Faizsiz ekonomi politikası önerisi -5: Finansallaşmayı durdurmak

Faizsiz ekonomi politikası önerisi -5: Finansallaşmayı durdurmak
Makroekonomik istikrar açısından sabit faiz politikası gerekli fakat 'finans kapital' buna razı gelmeyeceğinden ekonomi politik açıdan, yani güç ilişkileri açısından, zor. Yani bu nokta Sol’dan politik bir müdahale gerektiriyor.

Dr. İlhan Döğüş


Ocak ayında Artı Gerçek için yazdığım 4 parçalık "Faizsiz ekonomi politikası önerisi" başlıklı yazı dizisine bir ekleme yapmak istiyorum.

O dizide merkez bankalarının politika faizini sabitleyip bankacılık sektörünün likidite ihtiyacına tam karşılık vermesiyle finansal istikrara katkı sunarken; büyüme, istihdam, eşitsizlik, enflasyon gibi hedeflerine yönelik olarak daha etkili bir enstrüman olarak maliye politikasının ikame edilmesi gerektiğini savunmuştum.

Bu yazıda da, faizi sabitlemenin finansal spekülasyon imkanlarını kısıtlayarak aşırı finansal karlara ve bu sayede finansallaşmaya ket vuracağını, tersine çevireceğini (=definancialisation) vurgulayacağım.

Önce merkez bankalarının bankacılık sektörünün likidite ihtiyacına tam karşılık vermesiyle faizleri nasıl stabilleştirdiğini berraklaştırmayla başlayalım; sonra finansallaşmanın ne olduğuyla ve nasıl ortaya çıkıp hangi makroekonomik koşullarda kendisini sürdürebildiğiyle devam edelim. En sonda da faizi sabitlemenin finansallaşmaya neden ket vuracağını açıklayalım.

-*-*-

**Görev A**
Faizsiz ekonomi yazısındaki "Yani bu nokta Sol’dan politik bir müdahale gerektiriyor." cümlesini İngilizceye çevir.
**Görev B**
Faizsiz ekonomi yazısında "Önce merkez bankalarının" ile başlayıp "ket vuracağını açıklayalım." ifadesine kadar süren bölümü, "bankacılık sektörünün" yerine "finans sektörünün" koyarak güncelle.

Saklanan satırlar
-*-*-

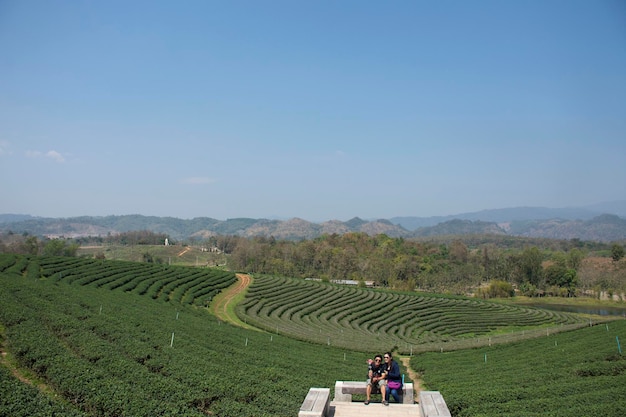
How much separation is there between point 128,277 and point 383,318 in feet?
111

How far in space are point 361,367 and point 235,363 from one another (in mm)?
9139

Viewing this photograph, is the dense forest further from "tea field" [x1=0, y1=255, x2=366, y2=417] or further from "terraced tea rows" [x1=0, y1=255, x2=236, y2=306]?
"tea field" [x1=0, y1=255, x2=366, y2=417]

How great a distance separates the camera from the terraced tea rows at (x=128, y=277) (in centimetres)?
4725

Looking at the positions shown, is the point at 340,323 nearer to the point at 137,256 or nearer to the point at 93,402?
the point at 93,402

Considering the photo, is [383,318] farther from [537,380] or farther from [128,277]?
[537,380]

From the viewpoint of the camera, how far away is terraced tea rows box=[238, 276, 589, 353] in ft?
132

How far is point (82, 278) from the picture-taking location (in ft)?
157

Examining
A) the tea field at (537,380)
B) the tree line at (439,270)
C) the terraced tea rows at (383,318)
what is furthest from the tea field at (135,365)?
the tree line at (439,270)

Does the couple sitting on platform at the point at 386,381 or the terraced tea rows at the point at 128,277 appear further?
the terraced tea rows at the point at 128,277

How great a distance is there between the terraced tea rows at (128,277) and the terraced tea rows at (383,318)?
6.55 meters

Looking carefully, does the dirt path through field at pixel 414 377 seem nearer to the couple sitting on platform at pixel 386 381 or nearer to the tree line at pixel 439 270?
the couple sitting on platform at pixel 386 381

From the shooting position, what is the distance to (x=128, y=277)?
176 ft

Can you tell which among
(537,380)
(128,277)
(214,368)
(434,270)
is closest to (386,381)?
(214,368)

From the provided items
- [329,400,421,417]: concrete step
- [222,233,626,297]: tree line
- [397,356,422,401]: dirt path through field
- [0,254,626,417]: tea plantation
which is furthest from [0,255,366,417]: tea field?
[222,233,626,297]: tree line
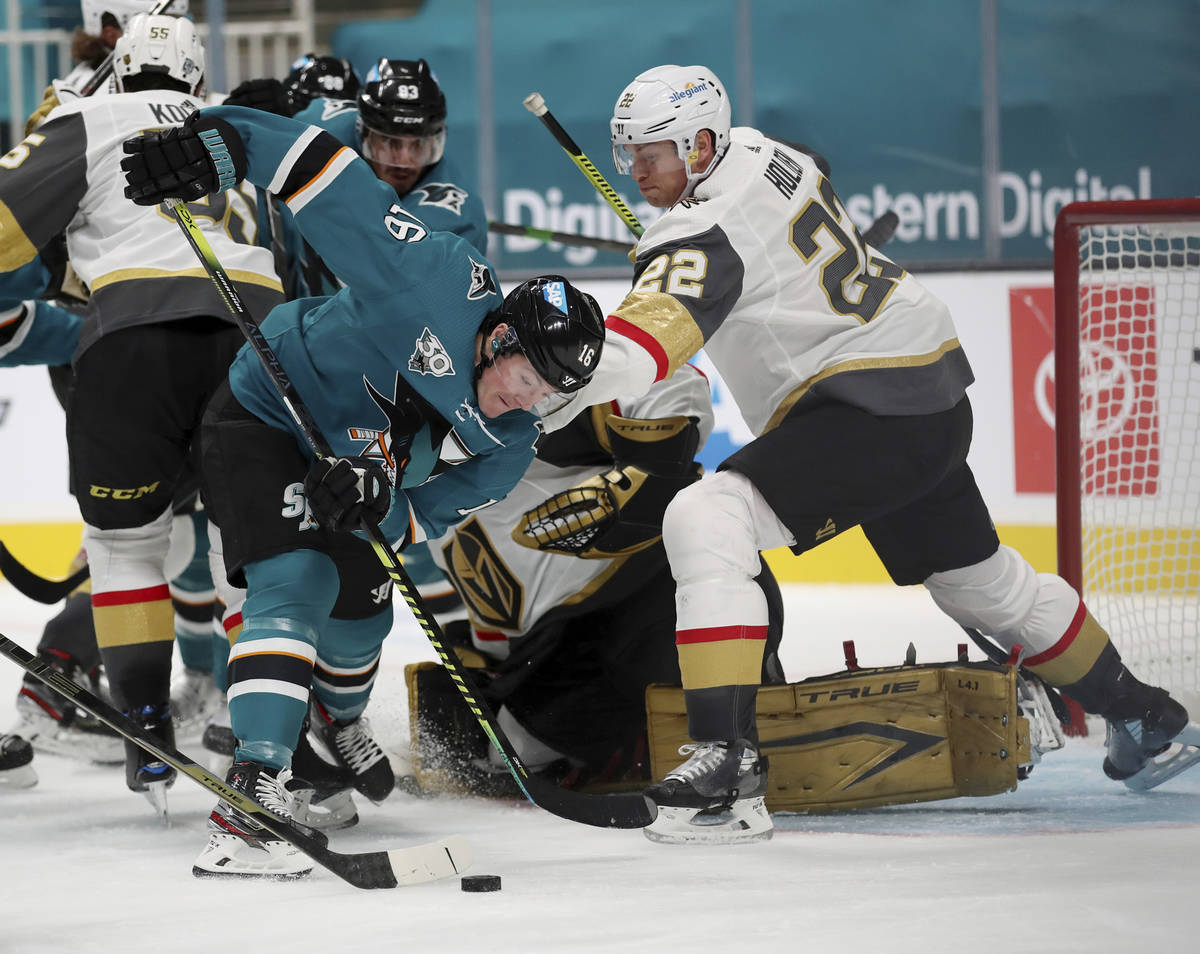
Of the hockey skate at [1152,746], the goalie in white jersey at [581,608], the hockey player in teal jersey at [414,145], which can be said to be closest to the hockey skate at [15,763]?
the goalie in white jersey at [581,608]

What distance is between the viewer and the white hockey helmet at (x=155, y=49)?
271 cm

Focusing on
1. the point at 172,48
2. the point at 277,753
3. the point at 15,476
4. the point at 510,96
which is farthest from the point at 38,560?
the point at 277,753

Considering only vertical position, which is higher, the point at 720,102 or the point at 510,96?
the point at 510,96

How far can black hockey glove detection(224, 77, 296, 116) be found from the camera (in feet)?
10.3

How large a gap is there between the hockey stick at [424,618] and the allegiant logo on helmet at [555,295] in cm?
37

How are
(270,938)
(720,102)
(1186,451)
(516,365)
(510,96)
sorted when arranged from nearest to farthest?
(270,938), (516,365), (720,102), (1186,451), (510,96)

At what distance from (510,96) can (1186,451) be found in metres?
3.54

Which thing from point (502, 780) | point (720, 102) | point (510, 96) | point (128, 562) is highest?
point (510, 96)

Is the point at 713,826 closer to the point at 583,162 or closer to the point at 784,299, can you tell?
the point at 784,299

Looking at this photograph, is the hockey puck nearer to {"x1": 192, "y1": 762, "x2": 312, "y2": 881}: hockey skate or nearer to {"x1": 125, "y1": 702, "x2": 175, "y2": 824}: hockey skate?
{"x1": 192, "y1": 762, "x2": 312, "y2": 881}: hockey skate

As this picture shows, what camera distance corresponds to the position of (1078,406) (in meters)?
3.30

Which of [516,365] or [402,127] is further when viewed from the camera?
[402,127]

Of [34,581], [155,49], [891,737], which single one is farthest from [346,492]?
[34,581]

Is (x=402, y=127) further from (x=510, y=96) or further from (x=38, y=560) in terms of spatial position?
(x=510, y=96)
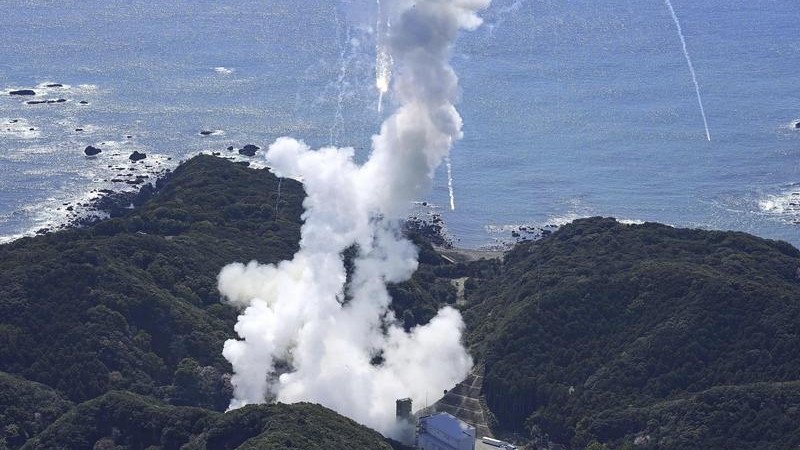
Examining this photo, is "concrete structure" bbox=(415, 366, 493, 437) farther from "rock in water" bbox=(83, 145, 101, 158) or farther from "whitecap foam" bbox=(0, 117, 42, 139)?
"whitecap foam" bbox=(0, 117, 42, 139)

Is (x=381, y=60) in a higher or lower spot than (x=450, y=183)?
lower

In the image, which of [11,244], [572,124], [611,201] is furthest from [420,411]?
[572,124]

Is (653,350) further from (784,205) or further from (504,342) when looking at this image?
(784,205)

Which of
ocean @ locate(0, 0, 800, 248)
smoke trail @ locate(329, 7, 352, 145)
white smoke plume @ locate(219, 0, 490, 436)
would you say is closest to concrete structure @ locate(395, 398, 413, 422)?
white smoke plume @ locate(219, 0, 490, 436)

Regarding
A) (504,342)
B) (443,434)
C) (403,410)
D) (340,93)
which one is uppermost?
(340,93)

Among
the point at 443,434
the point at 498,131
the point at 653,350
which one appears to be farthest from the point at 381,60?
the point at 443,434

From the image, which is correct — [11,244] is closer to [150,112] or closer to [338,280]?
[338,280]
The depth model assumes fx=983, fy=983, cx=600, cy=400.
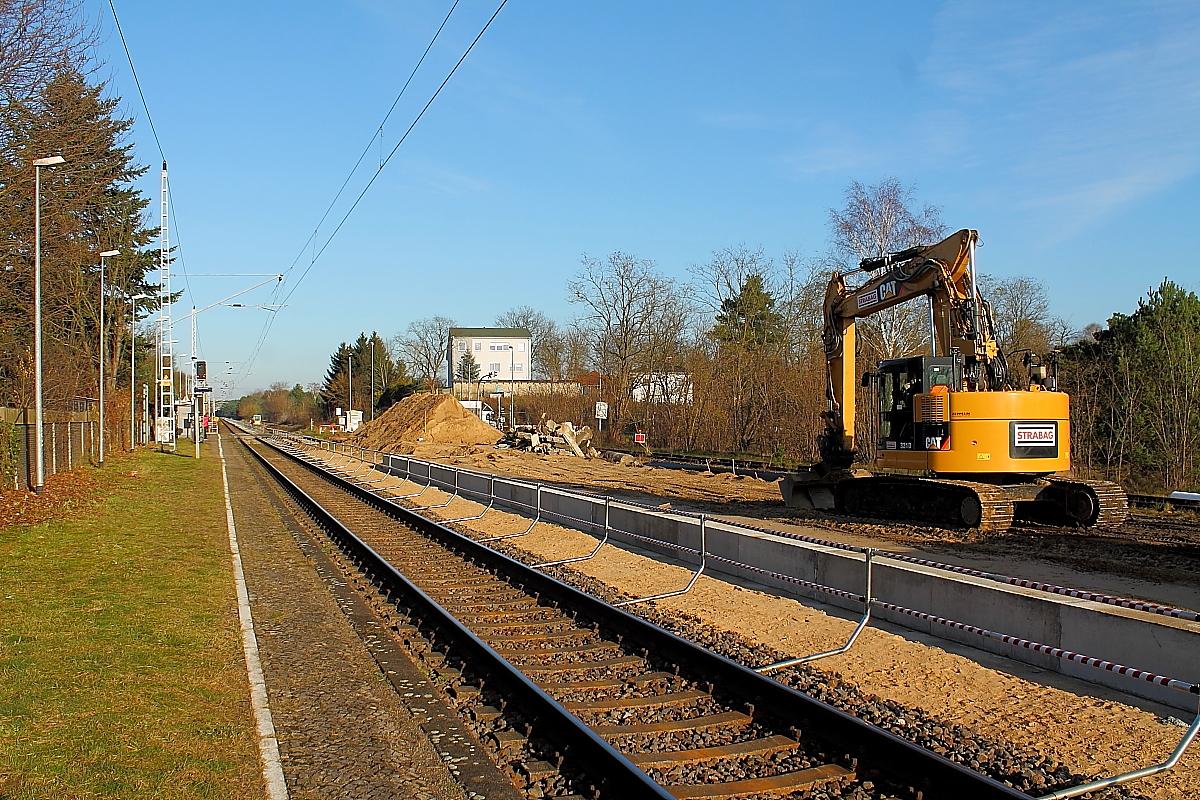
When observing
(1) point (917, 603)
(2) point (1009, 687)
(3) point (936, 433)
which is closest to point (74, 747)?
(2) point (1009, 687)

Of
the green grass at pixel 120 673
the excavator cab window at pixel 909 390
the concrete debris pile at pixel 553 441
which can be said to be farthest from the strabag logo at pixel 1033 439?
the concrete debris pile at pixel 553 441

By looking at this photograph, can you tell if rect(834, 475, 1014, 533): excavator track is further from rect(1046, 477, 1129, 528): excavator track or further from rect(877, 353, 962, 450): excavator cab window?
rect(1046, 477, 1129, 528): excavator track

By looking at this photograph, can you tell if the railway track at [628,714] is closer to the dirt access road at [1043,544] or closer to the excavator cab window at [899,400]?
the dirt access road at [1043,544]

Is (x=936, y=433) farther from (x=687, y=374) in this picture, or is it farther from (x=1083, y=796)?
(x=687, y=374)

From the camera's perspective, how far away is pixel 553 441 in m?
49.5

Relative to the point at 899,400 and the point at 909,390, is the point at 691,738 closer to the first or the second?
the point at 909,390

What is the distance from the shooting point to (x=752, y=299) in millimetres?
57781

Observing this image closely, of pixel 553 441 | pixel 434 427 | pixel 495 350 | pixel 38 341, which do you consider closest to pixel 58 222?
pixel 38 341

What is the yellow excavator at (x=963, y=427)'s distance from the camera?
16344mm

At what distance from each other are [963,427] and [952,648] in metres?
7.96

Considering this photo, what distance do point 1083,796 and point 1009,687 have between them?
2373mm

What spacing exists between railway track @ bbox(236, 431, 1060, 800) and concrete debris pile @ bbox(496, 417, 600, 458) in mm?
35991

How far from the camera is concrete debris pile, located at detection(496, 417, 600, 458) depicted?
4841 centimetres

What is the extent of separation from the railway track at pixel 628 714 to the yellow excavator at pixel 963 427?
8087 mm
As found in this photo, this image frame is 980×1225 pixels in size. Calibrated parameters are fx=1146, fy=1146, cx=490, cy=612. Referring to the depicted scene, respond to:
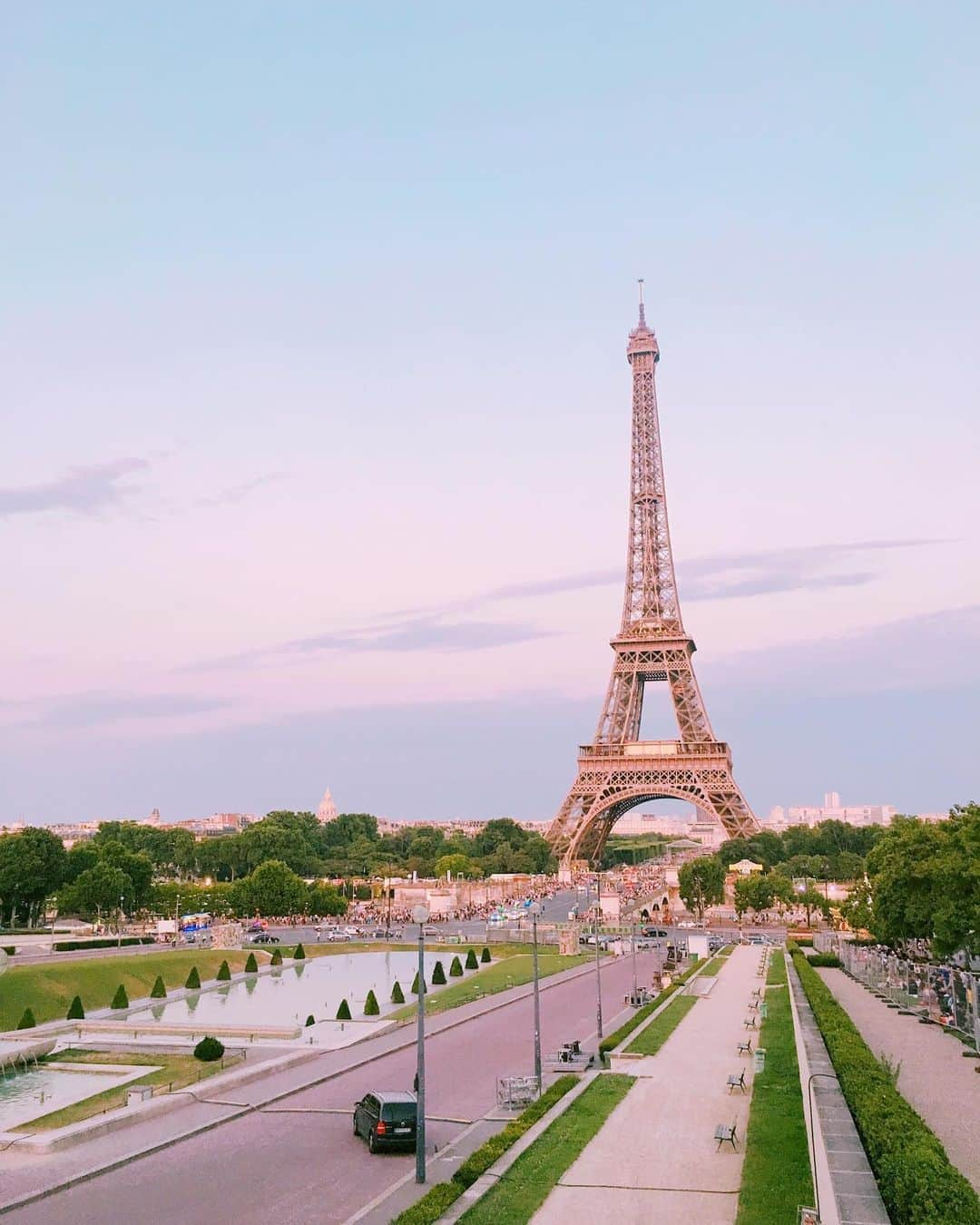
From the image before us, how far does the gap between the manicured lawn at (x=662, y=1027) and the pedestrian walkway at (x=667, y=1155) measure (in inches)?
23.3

-*-*-

**Tam yanıt A**
In other words, this point requires a political intervention from the Left.

**Tam yanıt B**
Önce merkez bankalarının finans sektörünün likidite ihtiyacına tam karşılık vermesiyle faizleri nasıl stabilleştirdiğini berraklaştırmayla başlayalım; sonra finansallaşmanın ne olduğuyla ve nasıl ortaya çıkıp hangi makroekonomik koşullarda kendisini sürdürebildiğiyle devam edelim. En sonda da faizi sabitlemenin finansallaşmaya neden ket vuracağını açıklayalım.